## Description of the task:
Please copy the records starting with the line with "Intrinsic camera constants" and going on through the line with "from this angle?", substituting "duck's beak" for "duck's bill" and changing nothing else. Leave the pictures out of your answer.

## Data shown:
★ ★ ★ ★

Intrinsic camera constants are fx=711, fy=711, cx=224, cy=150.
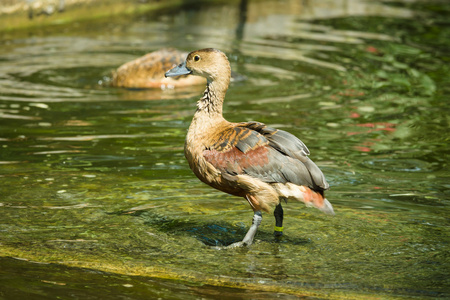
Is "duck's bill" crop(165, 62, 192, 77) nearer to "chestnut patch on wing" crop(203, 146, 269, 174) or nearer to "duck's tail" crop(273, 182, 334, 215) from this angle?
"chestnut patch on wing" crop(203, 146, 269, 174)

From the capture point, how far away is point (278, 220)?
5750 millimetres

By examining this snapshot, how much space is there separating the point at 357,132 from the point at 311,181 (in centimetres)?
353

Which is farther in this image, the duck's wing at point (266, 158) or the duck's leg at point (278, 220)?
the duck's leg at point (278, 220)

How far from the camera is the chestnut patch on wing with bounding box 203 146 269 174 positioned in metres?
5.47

★ ★ ★ ★

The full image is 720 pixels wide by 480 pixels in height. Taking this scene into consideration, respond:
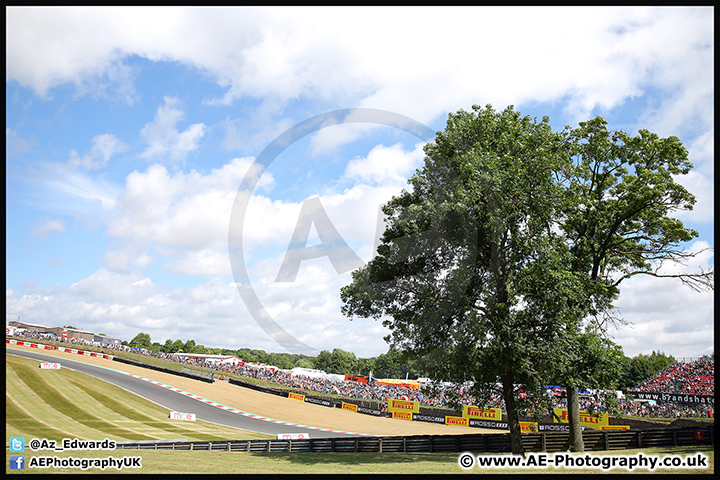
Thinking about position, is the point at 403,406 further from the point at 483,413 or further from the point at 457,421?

★ ★ ★ ★

## Complete output:
Intrinsic camera constants are fx=711, fy=711, cx=224, cy=150.
Is "duck's beak" crop(165, 62, 192, 77) nearer to "chestnut patch on wing" crop(203, 146, 269, 174) or nearer to "duck's tail" crop(273, 182, 334, 215) from this angle?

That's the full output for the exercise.